Publisher was early conservative voice

Rusher
Elaine Woo Los Angeles Times

William A. Rusher, a leading theorist and organizer of the modern conservative movement who helped William F. Buckley Jr. build the National Review into one of the American right’s most influential journals, died Saturday at a retirement home in San Francisco. He was 87.

Rusher, who was also a syndicated columnist and author, died of causes related to old age, said Brian T. Kennedy, president of the Claremont Institute, a conservative think tank where Rusher had been a research fellow since 1989.

A Wall Street lawyer who investigated communist threats for a U.S. Senate subcommittee in the McCarthy era, Rusher was regarded as a godfather of the right. “He was there at the creation of the conservative movement,” Kennedy said. “He was a voice of steady … principled conservatism.”

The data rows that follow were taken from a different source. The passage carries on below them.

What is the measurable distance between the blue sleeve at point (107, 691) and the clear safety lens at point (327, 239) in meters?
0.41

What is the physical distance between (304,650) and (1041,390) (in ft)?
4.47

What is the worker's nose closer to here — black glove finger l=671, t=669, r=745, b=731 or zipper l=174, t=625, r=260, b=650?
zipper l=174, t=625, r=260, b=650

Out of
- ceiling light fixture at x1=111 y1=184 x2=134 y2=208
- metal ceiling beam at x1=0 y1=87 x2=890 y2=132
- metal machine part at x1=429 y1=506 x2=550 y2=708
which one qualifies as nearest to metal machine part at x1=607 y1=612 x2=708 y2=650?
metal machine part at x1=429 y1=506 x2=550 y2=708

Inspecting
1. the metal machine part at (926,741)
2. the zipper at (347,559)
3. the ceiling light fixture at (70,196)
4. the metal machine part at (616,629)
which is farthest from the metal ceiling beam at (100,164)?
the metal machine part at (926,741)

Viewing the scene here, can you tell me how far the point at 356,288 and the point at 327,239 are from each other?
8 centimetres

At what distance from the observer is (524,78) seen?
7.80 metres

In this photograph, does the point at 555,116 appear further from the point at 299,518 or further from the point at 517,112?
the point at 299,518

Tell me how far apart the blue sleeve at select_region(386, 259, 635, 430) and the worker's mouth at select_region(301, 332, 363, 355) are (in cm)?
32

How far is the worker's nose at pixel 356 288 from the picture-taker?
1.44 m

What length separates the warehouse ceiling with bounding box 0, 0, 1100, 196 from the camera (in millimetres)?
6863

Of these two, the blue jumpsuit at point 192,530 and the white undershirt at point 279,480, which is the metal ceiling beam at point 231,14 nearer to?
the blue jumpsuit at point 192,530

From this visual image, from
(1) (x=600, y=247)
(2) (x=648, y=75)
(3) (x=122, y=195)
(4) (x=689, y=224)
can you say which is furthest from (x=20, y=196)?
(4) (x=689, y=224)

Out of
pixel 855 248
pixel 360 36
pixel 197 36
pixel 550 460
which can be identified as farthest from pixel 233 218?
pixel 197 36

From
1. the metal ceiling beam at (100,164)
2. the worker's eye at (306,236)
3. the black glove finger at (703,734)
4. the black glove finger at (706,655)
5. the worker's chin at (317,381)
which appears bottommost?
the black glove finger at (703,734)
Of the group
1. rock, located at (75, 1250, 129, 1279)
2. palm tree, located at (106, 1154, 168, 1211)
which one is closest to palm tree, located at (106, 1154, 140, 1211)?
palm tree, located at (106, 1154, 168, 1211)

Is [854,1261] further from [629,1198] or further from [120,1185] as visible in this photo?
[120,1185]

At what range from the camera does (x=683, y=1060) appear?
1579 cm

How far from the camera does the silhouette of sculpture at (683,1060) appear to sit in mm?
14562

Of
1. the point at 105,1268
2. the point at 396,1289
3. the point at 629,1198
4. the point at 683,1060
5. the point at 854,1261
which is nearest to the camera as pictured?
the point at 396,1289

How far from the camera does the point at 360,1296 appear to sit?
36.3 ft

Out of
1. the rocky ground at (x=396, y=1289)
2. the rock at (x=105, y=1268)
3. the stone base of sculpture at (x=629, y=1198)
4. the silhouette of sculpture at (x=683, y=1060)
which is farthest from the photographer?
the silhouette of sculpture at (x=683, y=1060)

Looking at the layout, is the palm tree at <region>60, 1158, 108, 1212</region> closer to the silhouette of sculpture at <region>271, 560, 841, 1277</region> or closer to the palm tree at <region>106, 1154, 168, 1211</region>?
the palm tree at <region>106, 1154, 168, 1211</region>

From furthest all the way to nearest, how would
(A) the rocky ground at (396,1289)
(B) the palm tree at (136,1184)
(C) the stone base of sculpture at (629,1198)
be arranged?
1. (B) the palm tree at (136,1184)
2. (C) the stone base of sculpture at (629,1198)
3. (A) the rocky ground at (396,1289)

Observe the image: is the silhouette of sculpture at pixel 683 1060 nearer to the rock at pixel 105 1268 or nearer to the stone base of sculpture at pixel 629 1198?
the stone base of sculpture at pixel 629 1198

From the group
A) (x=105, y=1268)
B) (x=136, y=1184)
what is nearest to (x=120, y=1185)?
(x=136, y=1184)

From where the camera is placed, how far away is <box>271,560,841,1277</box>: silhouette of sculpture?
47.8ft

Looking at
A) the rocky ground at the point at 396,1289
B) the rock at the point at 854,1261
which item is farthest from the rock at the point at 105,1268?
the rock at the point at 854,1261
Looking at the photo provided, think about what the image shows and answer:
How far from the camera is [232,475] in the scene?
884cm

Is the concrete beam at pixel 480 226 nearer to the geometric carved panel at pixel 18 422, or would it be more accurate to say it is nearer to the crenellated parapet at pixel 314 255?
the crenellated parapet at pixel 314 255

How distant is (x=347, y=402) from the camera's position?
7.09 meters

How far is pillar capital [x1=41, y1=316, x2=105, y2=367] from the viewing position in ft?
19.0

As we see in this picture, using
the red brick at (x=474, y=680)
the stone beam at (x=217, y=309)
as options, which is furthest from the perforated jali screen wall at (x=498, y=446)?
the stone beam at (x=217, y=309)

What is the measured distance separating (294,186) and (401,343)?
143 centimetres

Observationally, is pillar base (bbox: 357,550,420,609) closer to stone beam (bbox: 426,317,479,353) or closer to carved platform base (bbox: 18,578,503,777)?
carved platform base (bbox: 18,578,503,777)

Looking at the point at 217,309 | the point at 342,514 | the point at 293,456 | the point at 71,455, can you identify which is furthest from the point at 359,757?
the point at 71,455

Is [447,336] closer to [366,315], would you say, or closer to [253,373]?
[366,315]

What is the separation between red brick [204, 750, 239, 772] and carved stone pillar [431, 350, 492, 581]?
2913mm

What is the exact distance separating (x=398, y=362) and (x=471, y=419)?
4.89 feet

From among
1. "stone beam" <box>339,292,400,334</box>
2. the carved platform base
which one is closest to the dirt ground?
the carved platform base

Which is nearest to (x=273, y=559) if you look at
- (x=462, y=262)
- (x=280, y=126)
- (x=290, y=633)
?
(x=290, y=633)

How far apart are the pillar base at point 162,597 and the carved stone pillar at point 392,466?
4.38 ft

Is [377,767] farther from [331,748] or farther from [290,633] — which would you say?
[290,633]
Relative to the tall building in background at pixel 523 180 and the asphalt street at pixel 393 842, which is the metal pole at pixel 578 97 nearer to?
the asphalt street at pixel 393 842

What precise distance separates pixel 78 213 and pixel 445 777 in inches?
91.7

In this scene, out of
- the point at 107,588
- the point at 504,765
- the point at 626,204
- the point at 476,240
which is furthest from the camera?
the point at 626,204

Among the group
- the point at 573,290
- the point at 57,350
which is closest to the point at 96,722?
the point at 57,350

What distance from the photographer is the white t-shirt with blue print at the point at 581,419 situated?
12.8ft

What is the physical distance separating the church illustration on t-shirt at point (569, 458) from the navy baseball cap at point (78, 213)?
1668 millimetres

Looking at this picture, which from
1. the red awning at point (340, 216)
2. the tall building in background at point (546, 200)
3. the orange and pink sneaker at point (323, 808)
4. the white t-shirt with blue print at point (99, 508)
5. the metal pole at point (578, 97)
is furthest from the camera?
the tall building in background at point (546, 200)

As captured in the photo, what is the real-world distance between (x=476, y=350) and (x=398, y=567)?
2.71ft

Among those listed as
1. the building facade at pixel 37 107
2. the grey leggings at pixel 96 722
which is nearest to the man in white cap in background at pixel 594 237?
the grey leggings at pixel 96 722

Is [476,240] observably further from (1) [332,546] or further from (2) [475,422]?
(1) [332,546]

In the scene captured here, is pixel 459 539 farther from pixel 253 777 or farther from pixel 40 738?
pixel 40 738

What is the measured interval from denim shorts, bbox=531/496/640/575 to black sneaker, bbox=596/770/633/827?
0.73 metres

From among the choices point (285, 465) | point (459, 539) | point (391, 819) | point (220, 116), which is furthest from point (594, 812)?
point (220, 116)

Rusher assumed the role of National Review publisher in 1957, two years after Buckley launched it. Over the next three decades he brought discipline to its operations and helped turn it into a seminal voice of the right with a circulation of 100,000, several times greater than it was when he began.

Rusher lacked Buckley’s flamboyance and star power but emerged as an intellectual force in his own right. His column, “The Conservative Advocate,” debuted in National Review in the early 1970s and became a must-read for like-minded politicos, outlining positions on such contentious issues as apartheid and economic policy.

He was a staunch critic of the media, which he assailed for liberal bias in a 1988 book, “The Coming Battle for the Media.”

An activist as well as ideologue, he demonstrated his organizing skills as a leader of the movement to draft Arizona Sen. Barry Goldwater to be the Republican presidential candidate in 1964.

Goldwater’s candidacy failed, as did Rusher’s later drive to unite disparate wings of the movement behind a new third party. But he rejoiced in the 1980 election of President Ronald Reagan, whose victory cemented conservatives’ place in the American political mainstream.